Data extract: Begin

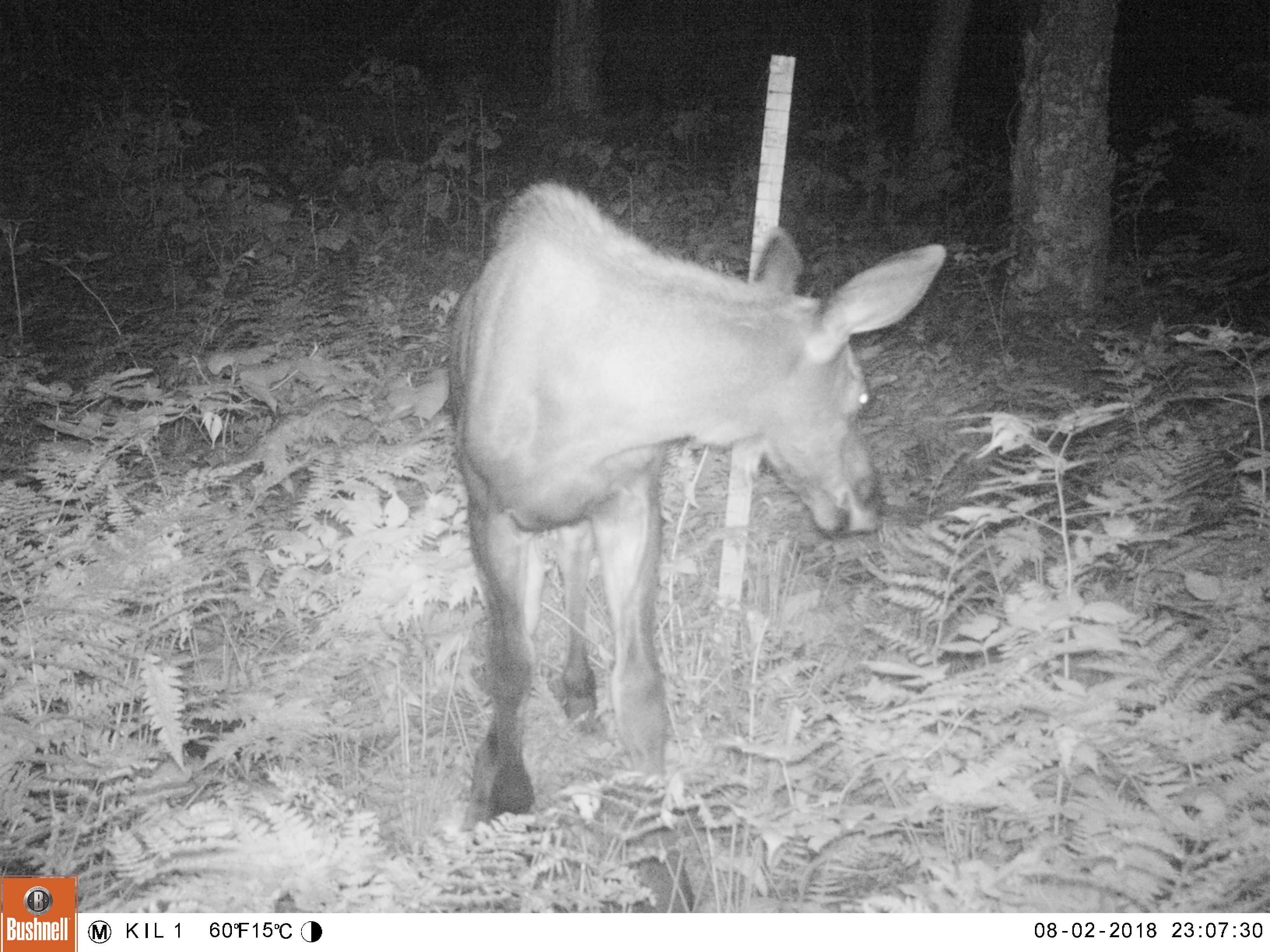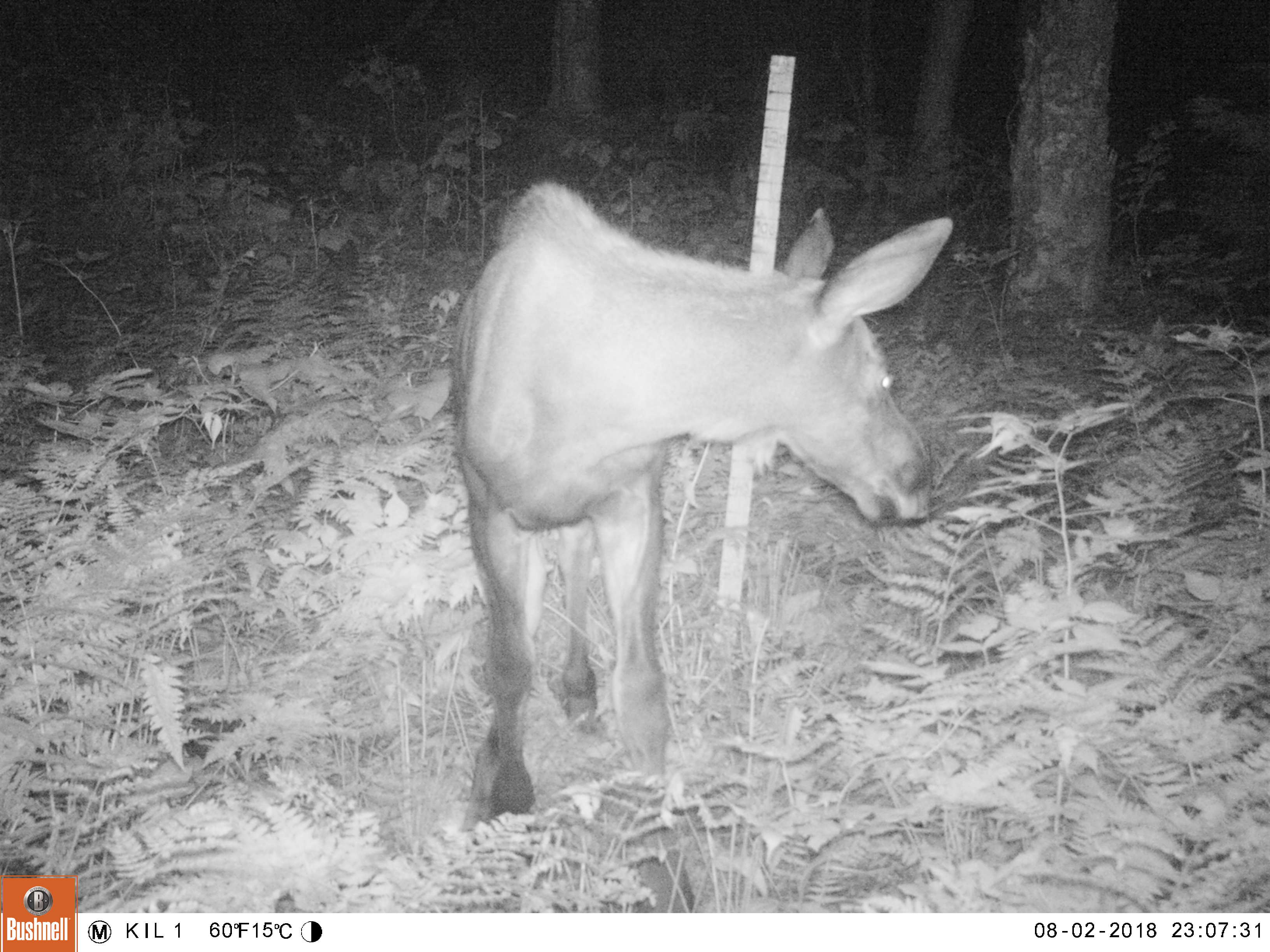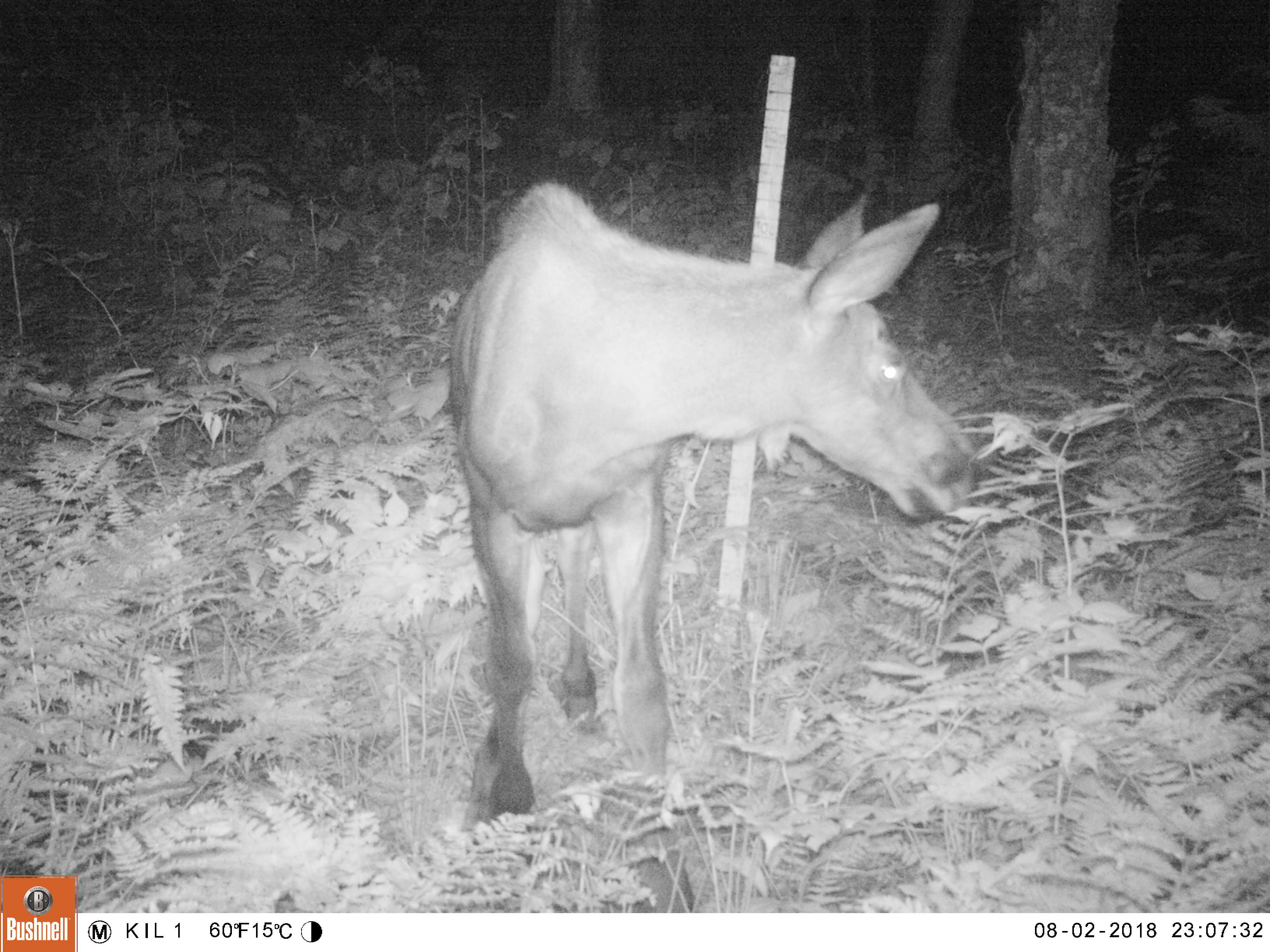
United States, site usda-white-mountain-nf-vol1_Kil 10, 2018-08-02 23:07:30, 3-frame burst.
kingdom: Animalia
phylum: Chordata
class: Mammalia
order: Artiodactyla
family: Cervidae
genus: Alces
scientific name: Alces alces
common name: moose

Data extract: End

## Work required:
Without including any picture, restate every entry above exactly.

## Solution to this problem:
United States, site usda-white-mountain-nf-vol1_Kil 10, 2018-08-02 23:07:30, 3-frame burst.
kingdom: Animalia
phylum: Chordata
class: Mammalia
order: Artiodactyla
family: Cervidae
genus: Alces
scientific name: Alces alces
common name: moose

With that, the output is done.